Generating metadata for data assets is time-consuming but can be automated using generative AI. Amazon Bedrock offers a choice of high-performing FMs such as AI21 Labs, Anthropic, Cohere, etc. for metadata generation. In this solution, the AWS Glue Data Catalog is enriched with dynamic metadata using foundation models (FMs) on Amazon Bedrock and data documentation.
This post shows two approaches to generate descriptive metadata for tables in the Data Catalog with two different generative AI models available in Amazon Bedrock: In-context learning and Retrieval Augmented Generation (RAG).
In the in-context learning approach, a model generates the metadata descriptions without documentation, whereas the RAG approach uses external documentation to generate richer and more accurate metadata.
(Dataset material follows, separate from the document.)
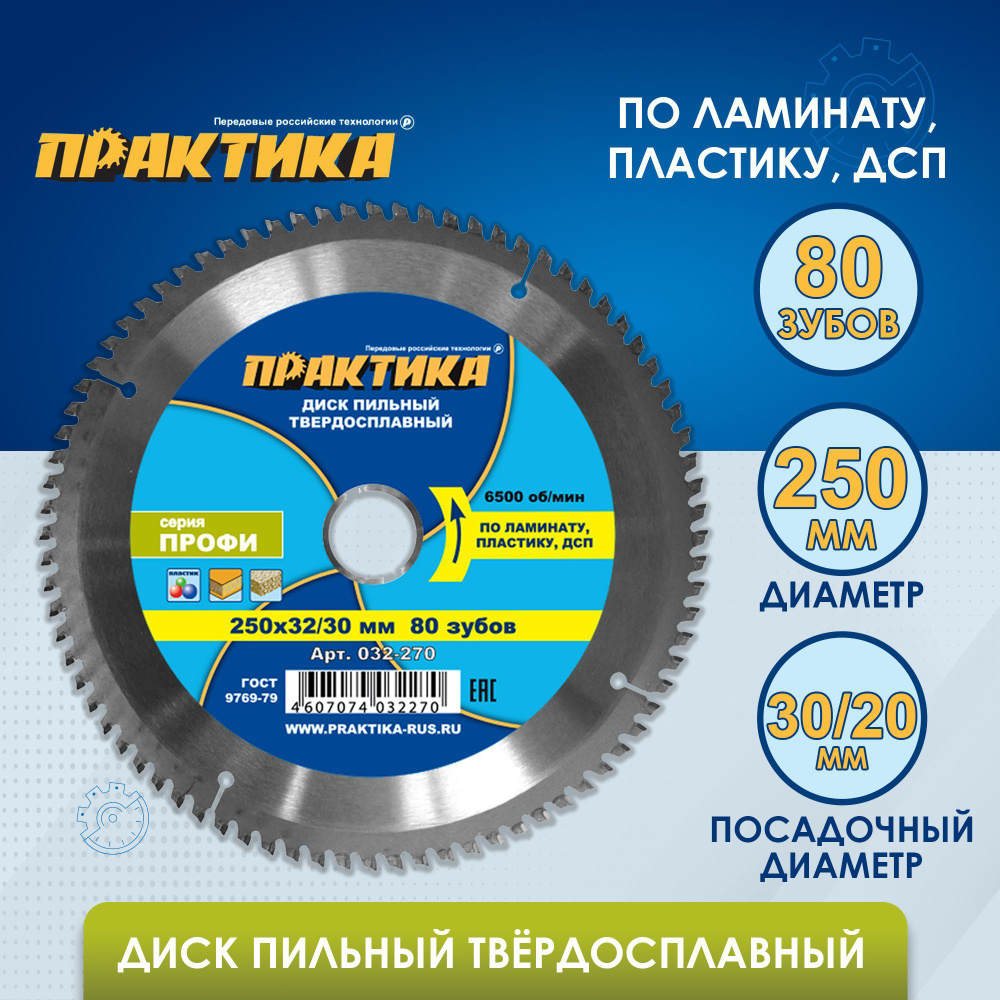 Диск пильный твердосплавный по ламинату ПРАКТИКА 250 х 32-30 мм, 80 зубов  #1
After ingesting data from a public Amazon Simple Storage Service (S3), the approach was first deployed to a small database.
The metadata generation process involves chunking the content of an HTML page of data documentation, generating and storing vector embeddings for data documentation, informing the model which information to generate by providing instructions, sending the promt to the model, and updating the table metadata in the Data Catalog.
The approaches demonstrated showcase the flexibility and versatility of this solution. Employing generative AI to improve and add metadata to existing data assets unlocks new levels of data intelligence, empowering your organization to make more informed decisions and drive data-driven innovation and unlock the full value of your data.